§ Gestellte Aufgaben
**1.** Tipp aus dem Text über Inan Süver den Teil ab, der mit „Direkter Link zur“ anfängt und bis einschließlich „des türkischen Militär.“ reicht.
**2.** Schreib den Text über den Kriegsdienstverweigerer Inan Süver weiter, direkt im Anschluss an seinen letzten Satz.

§ Vorgegebener Text

Direkter Link zur online-Faxaktion: www.Connection-eV.de/aktion-tuerkei.php
Bitte um Protest- und Unterstützungsschreiben
(17.02.2011) Der kurdisch-türkische Kriegsdienstverweigerer Inan Süver ist seit dem 5. August 2010 inhaftiert. Mehrmals protestierte er mit Hungerstreiks gegen unmenschliche Haftbedingungen. Am 7. März 2011 droht ihm nun in einem Militärstrafverfahren zum vierten Mal eine Verurteilung wegen Desertion. Aus diesem Anlass startet Connection e.V. eine online-Faxaktion. Beteiligen Sie sich und protestieren Sie mit uns beim Generalstab des türkischen Militär.
Zur Geschichte von Inan Süver
Inan Süver war 2001 zum Militärdienst einberufen worden. Wegen mehrmaliger Desertion wurde er in drei Verfahren zu insgesamt 25 Monaten Haft verurteilt. Sieben Monate verbüßte er bereits vor mehreren Jahren. Nach seiner vorläufigen Entlassung tauchte er unter.
Als Inan Süver desertierte, wusste er nichts von der Idee der Kriegsdienstverweigerung. Später erfuhr er davon und erklärte am 10. Oktober 2009: „Sehr geehrte Kommandanten, ich will Ihnen heute etwas mitteilen. Ich habe gehört, dass es so etwas wie ein Recht auf Kriegsdienstverweigerung gibt. Ich mache von meinem Recht auf Kriegsdienstverweigerung Gebrauch. Sie sollen wissen, dass ich ein Feind des Staates bin, aber ich werde gegen Sie niemals eine Waffe in die Hand nehmen. Ich will lieber getötet werden, als selber zu töten.“
Am 5. August 2010 versuchte Inan Süver in Bakirköy, einem Stadtteil von Istanbul, Identitätspapiere zu beantragen. Bei der Prüfung seiner Identität wurde festgestellt, dass er als Deserteur gesucht wird. Er wurde daraufhin erneut verhaftet.

§ Rohdaten
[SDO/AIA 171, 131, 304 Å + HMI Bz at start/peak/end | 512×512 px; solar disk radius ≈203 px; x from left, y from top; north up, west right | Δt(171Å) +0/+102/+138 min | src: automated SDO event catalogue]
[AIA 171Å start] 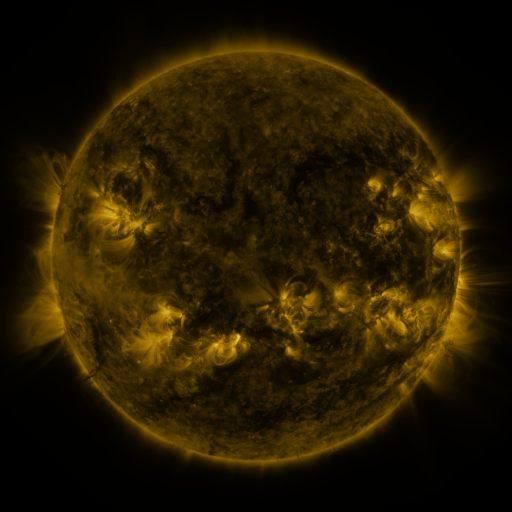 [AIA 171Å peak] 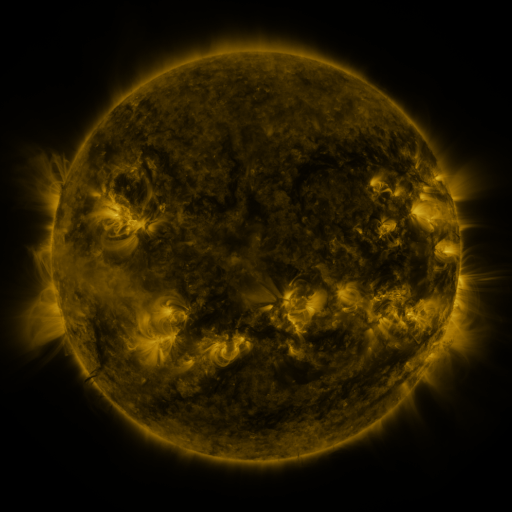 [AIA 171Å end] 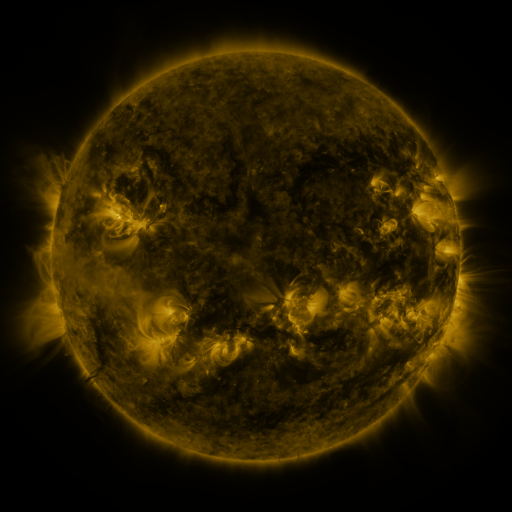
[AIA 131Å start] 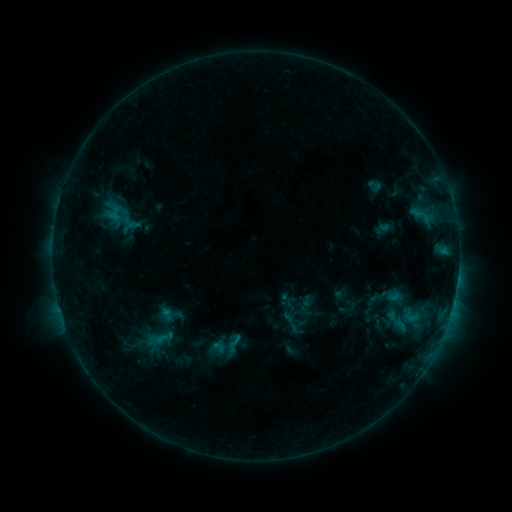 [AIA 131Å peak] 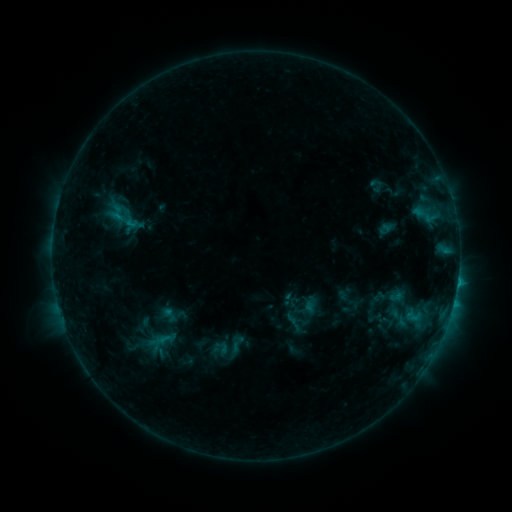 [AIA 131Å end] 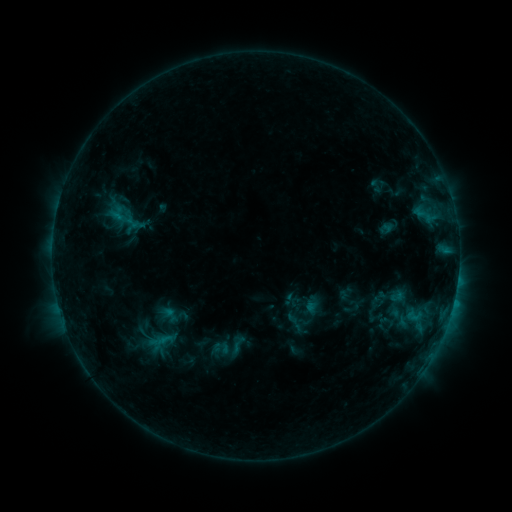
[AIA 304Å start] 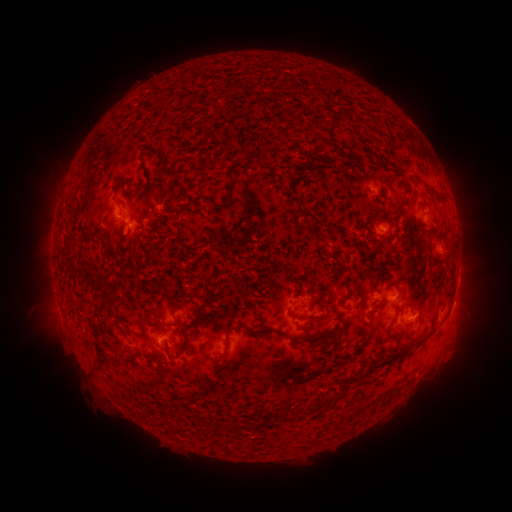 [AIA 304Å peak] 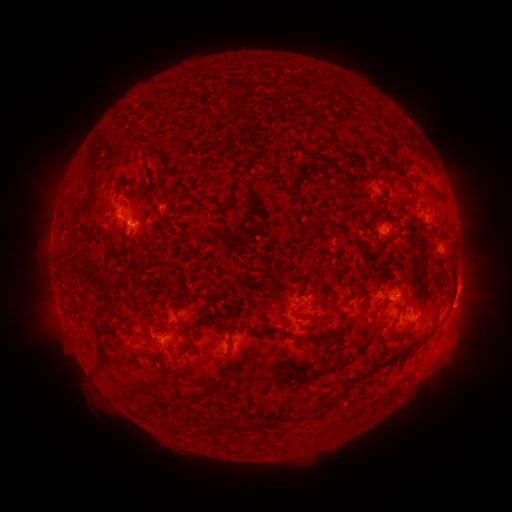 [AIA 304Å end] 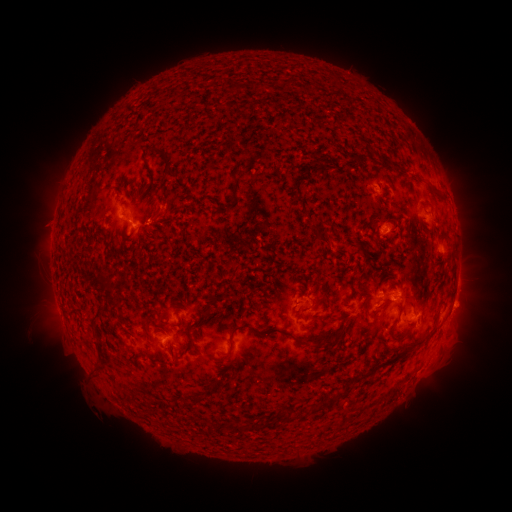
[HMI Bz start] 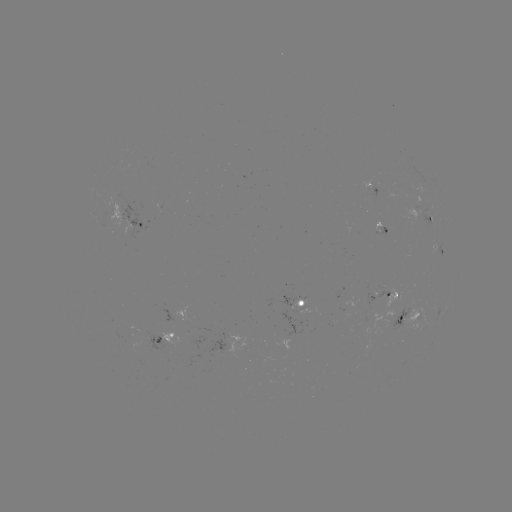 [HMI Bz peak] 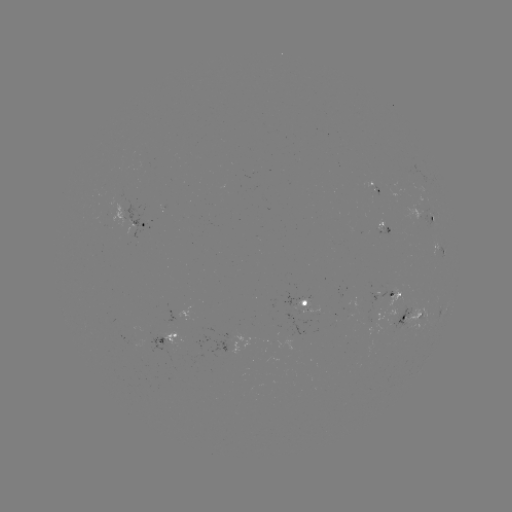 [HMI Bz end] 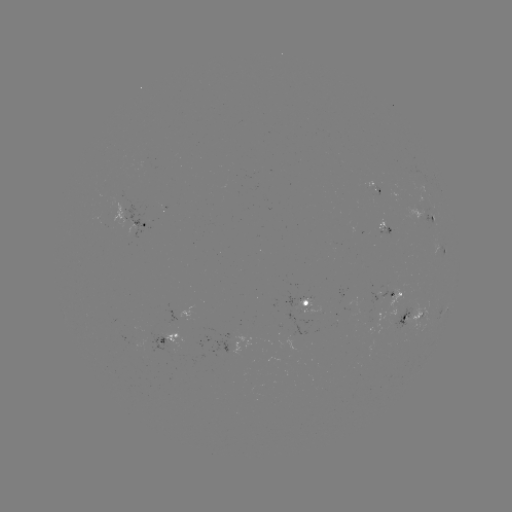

§ Ergebnisse
**1.**
Direkter Link zur online-Faxaktion: www.Connection-eV.de/aktion-tuerkei.php
Bitte um Protest- und Unterstützungsschreiben
(17.02.2011) Der kurdisch-türkische Kriegsdienstverweigerer Inan Süver ist seit dem 5. August 2010 inhaftiert. Mehrmals protestierte er mit Hungerstreiks gegen unmenschliche Haftbedingungen. Am 7. März 2011 droht ihm nun in einem Militärstrafverfahren zum vierten Mal eine Verurteilung wegen Desertion. Aus diesem Anlass startet Connection e.V. eine online-Faxaktion. Beteiligen Sie sich und protestieren Sie mit uns beim Generalstab des türkischen Militär.

**2.**
Inan Süver ist aufgrund der unmenschlichen Behandlung sowohl im Militär- als auch im Zivilgefängnis zwischen dem 9. August und 31. Oktober mehrmals in Hungerstreik getreten. Er war zuletzt auf Befehl des Leiters des Buca Zivilgefängnisses mit den Worten “Werft diesen Landesverräter in die 17” in eine Zelle gesperrt worden, die unter dem Namen Sibirien bekannt ist. Das schilderte er in einem Brief an seine Familie und ergänzte, dass es in der Zelle Ratten gab und er kein Wasser, Zucker und Zigaretten erhielt. Nach einer Verbesserung der Situation beendete er den Hungerstreik neun Tage später. Anfang Januar wurde er in das Bezirksgefängnis Gediz in Kütahya verlegt.
Am 26. November 2010 wurde Inan Süver in ein Militärkrankenhaus zur Überprüfung seiner Tauglichkeit überstellt. Er wurde rückwirkend ab 2008 für untauglich erklärt.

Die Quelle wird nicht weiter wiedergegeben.